About this task: Set down, word for word, the part of the ketamine complaint passage from "The federal complaint" to "study without consent.".

Passage shown:
────────────────

The Public Citizen complaint asks the Food and Drug Administration and the Office for Human Research Protection to investigate whether Hennepin Healthcare complied with federal regulations during clinical trials of ketamine . In the trials, paramedics sedated people before taking them to the hospital.

The federal complaint alleges researchers put patients at unnecessary risk and enrolled them in the study without their prior consent, The Star Tribune reported. The complaint also accuses the hospital's Institutional Review Board of failing to fulfill its duty by allowing researchers to enroll members of the public in the study without consent.

"The subjects deserve an apology for that failure," said Dr. Michael Carome, director of Public Citizen's Health Research Group. "And this could just be the tip of the iceberg."

The hospital accreditation ensures it follows "rigorous standards for ethics, quality, and protections for human research," said Hennepin Healthcare spokesman Thomas Hayes.

────────────────

Extracted data:
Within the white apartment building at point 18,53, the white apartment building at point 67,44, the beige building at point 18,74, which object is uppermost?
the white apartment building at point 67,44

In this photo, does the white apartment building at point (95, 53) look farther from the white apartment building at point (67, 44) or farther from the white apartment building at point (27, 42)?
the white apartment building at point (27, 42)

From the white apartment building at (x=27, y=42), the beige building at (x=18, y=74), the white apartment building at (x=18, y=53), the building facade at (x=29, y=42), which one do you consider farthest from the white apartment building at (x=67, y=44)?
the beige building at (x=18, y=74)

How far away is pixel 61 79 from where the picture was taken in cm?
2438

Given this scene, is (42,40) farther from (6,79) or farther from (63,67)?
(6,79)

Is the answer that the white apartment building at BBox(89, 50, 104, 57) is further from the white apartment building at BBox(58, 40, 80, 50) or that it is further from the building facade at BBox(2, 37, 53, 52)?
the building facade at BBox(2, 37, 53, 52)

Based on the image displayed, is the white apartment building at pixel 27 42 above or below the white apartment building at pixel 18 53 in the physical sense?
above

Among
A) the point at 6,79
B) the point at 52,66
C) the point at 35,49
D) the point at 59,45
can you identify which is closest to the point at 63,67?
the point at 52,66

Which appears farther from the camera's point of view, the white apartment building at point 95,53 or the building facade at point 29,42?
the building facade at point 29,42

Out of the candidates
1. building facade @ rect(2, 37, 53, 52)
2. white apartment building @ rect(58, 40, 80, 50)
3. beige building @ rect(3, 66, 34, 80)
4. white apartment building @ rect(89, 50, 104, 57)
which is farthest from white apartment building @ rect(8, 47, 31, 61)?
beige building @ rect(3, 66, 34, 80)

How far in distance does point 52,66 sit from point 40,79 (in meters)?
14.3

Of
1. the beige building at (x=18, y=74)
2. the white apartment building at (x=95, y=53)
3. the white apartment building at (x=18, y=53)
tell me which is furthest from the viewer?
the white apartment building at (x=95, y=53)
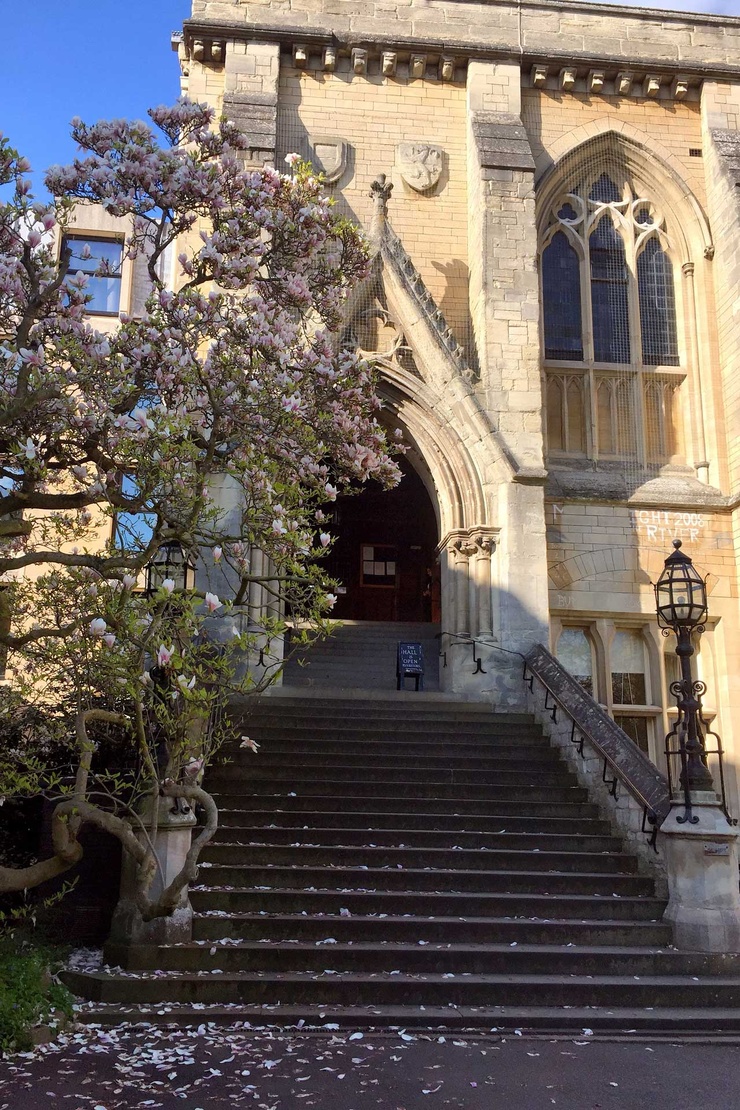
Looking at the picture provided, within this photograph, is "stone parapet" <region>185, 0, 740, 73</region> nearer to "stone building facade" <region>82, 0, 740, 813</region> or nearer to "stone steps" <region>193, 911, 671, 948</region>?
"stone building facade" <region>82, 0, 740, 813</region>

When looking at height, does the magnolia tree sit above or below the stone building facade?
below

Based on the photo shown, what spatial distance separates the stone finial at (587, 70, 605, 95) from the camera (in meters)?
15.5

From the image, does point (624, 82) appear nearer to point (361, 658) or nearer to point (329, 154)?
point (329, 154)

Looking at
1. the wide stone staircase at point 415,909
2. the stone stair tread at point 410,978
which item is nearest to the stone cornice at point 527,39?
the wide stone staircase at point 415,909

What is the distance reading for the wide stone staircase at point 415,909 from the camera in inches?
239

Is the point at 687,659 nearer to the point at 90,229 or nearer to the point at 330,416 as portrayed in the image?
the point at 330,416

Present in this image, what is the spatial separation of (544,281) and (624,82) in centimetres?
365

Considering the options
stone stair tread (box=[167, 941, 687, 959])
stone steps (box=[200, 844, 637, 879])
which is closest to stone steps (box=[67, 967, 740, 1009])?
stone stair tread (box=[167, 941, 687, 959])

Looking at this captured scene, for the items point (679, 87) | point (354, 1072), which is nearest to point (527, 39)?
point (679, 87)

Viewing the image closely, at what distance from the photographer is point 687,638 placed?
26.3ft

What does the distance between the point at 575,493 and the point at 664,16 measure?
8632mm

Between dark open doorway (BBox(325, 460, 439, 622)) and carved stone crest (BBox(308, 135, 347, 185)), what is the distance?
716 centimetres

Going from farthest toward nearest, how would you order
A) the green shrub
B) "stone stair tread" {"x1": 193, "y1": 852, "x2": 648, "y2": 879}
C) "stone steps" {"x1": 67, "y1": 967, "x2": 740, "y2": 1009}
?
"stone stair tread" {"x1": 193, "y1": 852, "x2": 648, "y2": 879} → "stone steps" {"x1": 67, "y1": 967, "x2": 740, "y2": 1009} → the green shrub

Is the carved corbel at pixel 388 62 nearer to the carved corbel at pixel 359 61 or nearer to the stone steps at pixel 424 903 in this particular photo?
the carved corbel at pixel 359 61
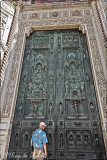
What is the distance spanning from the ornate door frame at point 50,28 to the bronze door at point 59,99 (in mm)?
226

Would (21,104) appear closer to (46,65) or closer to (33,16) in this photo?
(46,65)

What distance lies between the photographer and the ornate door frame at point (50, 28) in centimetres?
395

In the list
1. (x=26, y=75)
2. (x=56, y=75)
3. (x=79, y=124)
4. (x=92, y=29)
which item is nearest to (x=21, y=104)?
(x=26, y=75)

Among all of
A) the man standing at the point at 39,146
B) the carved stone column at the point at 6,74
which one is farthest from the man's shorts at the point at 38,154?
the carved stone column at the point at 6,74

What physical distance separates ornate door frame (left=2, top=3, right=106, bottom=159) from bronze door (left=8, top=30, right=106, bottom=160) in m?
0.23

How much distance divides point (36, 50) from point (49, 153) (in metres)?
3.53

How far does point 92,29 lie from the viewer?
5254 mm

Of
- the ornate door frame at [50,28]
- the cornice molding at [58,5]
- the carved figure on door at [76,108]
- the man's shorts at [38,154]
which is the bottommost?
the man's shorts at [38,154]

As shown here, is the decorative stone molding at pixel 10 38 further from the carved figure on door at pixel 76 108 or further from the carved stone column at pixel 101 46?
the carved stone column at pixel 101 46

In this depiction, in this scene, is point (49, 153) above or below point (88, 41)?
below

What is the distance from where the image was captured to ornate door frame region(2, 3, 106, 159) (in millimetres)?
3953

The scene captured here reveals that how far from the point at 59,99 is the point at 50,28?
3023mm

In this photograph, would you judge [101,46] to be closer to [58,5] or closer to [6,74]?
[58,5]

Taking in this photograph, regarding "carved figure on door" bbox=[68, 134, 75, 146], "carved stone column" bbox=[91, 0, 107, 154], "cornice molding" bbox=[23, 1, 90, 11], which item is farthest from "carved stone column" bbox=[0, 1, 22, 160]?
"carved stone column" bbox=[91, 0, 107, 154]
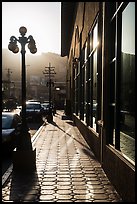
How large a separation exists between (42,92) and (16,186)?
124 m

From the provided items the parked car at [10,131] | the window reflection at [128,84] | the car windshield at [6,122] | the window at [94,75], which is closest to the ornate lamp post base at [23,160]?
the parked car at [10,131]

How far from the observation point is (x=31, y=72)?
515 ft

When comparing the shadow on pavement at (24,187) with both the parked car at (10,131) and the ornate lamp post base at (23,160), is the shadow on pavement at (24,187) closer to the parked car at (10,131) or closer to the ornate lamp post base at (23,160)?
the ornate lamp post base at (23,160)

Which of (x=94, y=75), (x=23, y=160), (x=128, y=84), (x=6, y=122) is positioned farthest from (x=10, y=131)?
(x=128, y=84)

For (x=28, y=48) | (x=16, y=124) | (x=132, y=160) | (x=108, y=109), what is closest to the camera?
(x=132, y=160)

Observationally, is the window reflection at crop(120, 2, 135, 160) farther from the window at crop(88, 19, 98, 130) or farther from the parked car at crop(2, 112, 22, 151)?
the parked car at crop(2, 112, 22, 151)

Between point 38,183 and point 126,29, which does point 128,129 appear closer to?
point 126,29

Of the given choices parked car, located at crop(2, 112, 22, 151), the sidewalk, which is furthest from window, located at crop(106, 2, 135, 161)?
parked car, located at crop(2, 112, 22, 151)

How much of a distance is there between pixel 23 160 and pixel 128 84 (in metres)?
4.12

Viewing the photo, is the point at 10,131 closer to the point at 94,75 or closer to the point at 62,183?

────────────────

Reply to the task:
The federal complaint alleges researchers put patients at unnecessary risk and enrolled them in the study without their prior consent, The Star Tribune reported. The complaint also accuses the hospital's Institutional Review Board of failing to fulfill its duty by allowing researchers to enroll members of the public in the study without consent.